Problem description —
From the first line to the last, write out the data below exactly.

[[ Extracted information open ]]

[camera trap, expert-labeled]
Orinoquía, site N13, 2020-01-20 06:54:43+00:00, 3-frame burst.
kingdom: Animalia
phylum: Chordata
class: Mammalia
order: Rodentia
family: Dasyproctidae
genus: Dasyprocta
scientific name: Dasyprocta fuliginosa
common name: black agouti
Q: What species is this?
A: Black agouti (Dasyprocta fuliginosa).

[[ Extracted information closed ]]

Output for this exercise —
[camera trap, expert-labeled]
Orinoquía, site N13, 2020-01-20 06:54:43+00:00, 3-frame burst.
kingdom: Animalia
phylum: Chordata
class: Mammalia
order: Rodentia
family: Dasyproctidae
genus: Dasyprocta
scientific name: Dasyprocta fuliginosa
common name: black agouti
Q: What species is this?
A: Black agouti (Dasyprocta fuliginosa).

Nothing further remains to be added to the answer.